KONAMI / PlayStation®2、PlayStation®3、Xbox 360ほか / アクションアドベンチャー / 2004年(平成16年)

『METAL GEAR SOLID 3 SNAKE EATER』オフィシャルサイト

『メタルギア ソリッド』(以下、『MGS』)シリーズの主人公・スネークといえば、男女問わず人気のキャラクターですね。私はとくに、『MGS3』の主人公であるネイキッド・スネークの虜となりました。彼は傭兵としてソ連への潜入任務に挑むわけですが、その言動や立ち振る舞いに色気というか、人間臭さが感じられるんです。いま振り返ってみると、そんな印象を抱いたゲームキャラクターは彼が初めてだったように思います。それまでの『MGS』、『MGS2』からグラフィックが向上して表情が豊かになったこともありますが、それら2作品の主人公ソリッド・スネークよりも濃い匂いを感じるような……。
ソリッド・スネークは、ネイキッド・スネークのクローンですが、同じ遺伝子でもソリッドのほうは熱い部分もありつつサッパリとした性格、それに対してネイキッドのほうは執着も強いがお茶目な人というイメージでしょうか。『MGS3』では、ネイキッド・スネークの複雑な心境や葛藤が強く描かれているから、なおのこと濃く思えるのかもしれません。

▲グラフィックは舞台となる冷戦時代、1960年代の映像を思わせるレトロで抑えめな色調なのに、匂い立つネイキッド・スネークの存在感

▲カスタムされた銃にワクテカ。おもちゃを手に入れた少年のようです

▲内通者のEVA(エヴァ)との艶っぽいシーンもあってドキドキ

ネイキッド・スネークの葛藤とは、彼の師匠である女性兵士ザ・ボスに向けられたものでした。それというのもゲーム序盤、ザ・ボスは要人奪還の任務に就いたスネークにアドバイザーとして協力していましたが、裏切って要人を横取りしソ連に亡命するのです。対するスネークは任務失敗の汚名を雪ぐべく、ザ・ボス抹殺の任務を受けることに。とはいえ、スネークにとってザ・ボスは兵士としての自分を形作ってくれた親以上の存在です。そんな彼女をその手にかけることができるのか? コントローラーを握る私も、きっとスネーク自身もその疑問を抱えながら、ソ連の森を進んでいきます。しかし、その先にはザ・ボス直属の“コブラ部隊”が立ちふさがり……。

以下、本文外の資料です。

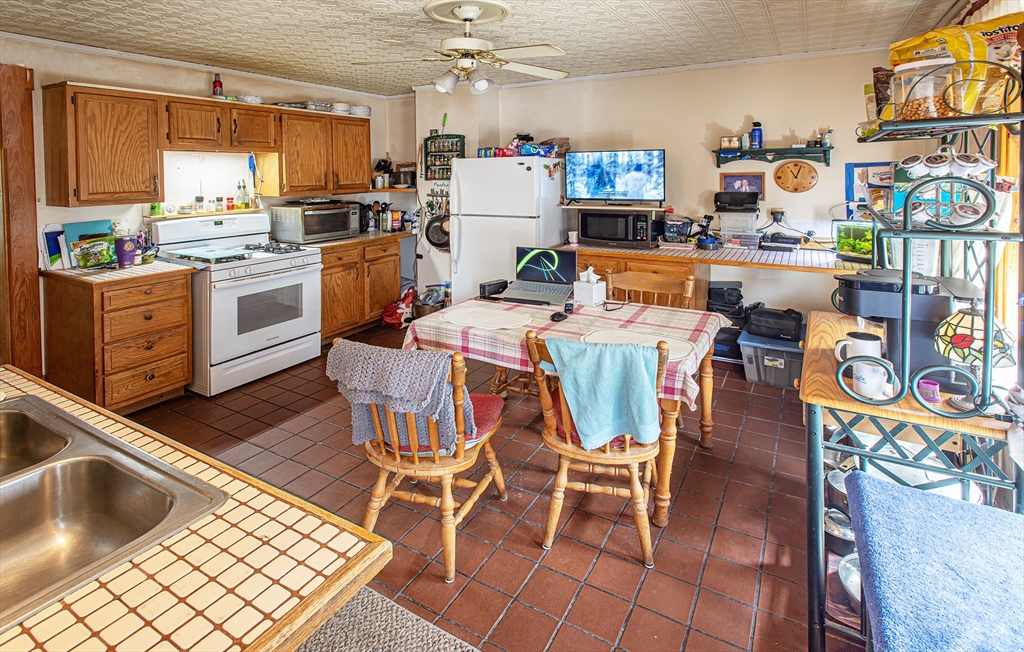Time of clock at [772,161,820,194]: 11:03
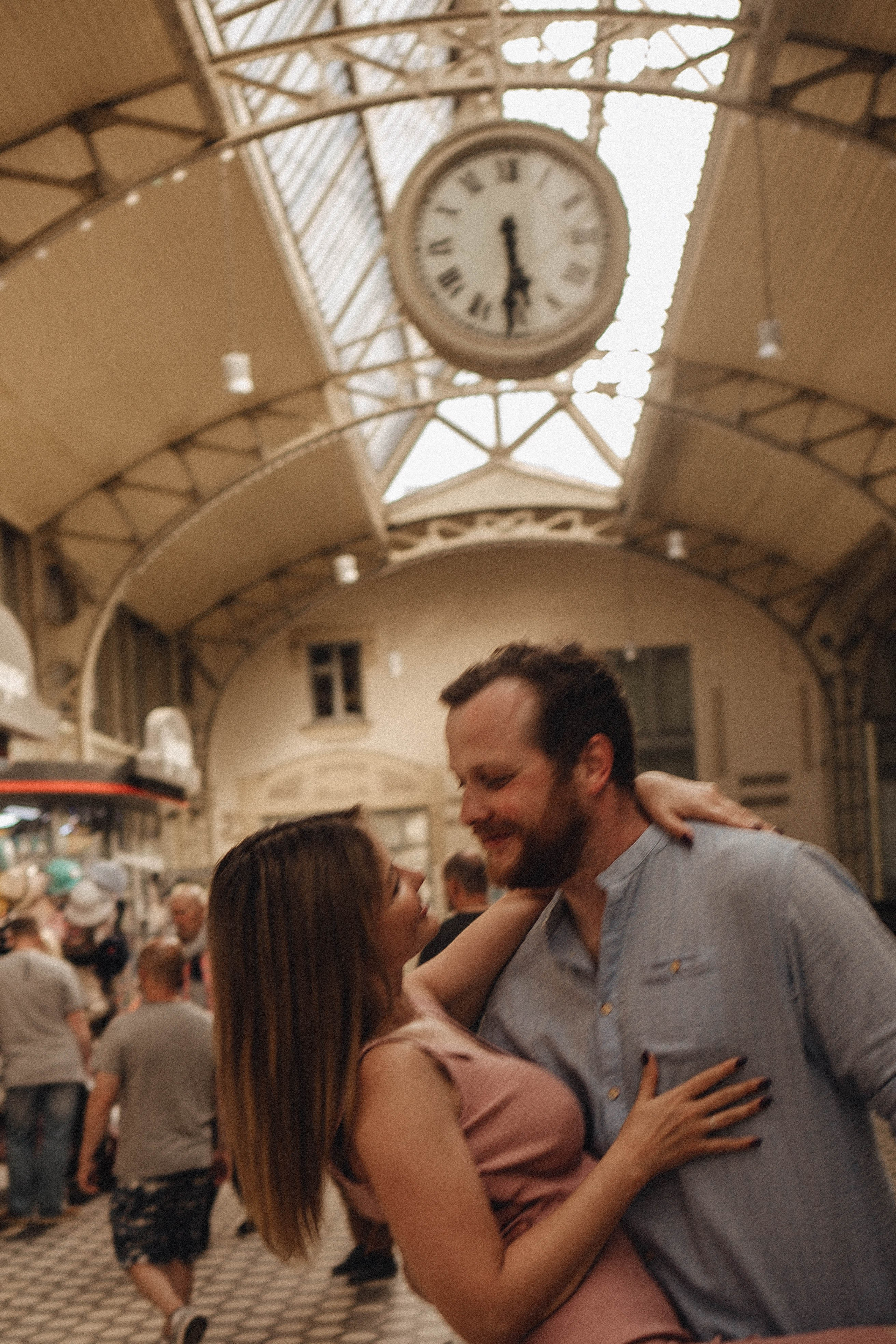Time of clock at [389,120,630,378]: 5:29
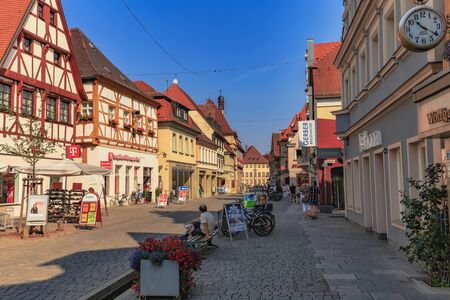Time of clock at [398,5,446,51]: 10:20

▲ザ・ボスは特殊部隊の母とも呼ばれるほどの功績を残した兵士で、めちゃくちゃ強いんですよね。そもそもこんな生ける伝説に勝てるのか?

▲コブラ部隊の兵士たちは、いわゆる中ボスのレベル。それぞれ振り切った個性と能力の持ち主です。私のお気に入りは、お爺ちゃんスナイパーであるジ・エンド

ザ・ボスにとってもスネークは、手塩に掛けた愛弟子です。ゲーム中ふたりは何度か接触するのですが、ザ・ボスは毅然とした態度を取りながらも、スネークを案じていることが垣間見えました。瞳のゆらぎ、切り結んだ唇……。言葉にしなくてもわかる彼女の気持ち。プレイ当初は、CGでそういった表現ができるようになったことも純粋にすごいなあと思っていたものでした。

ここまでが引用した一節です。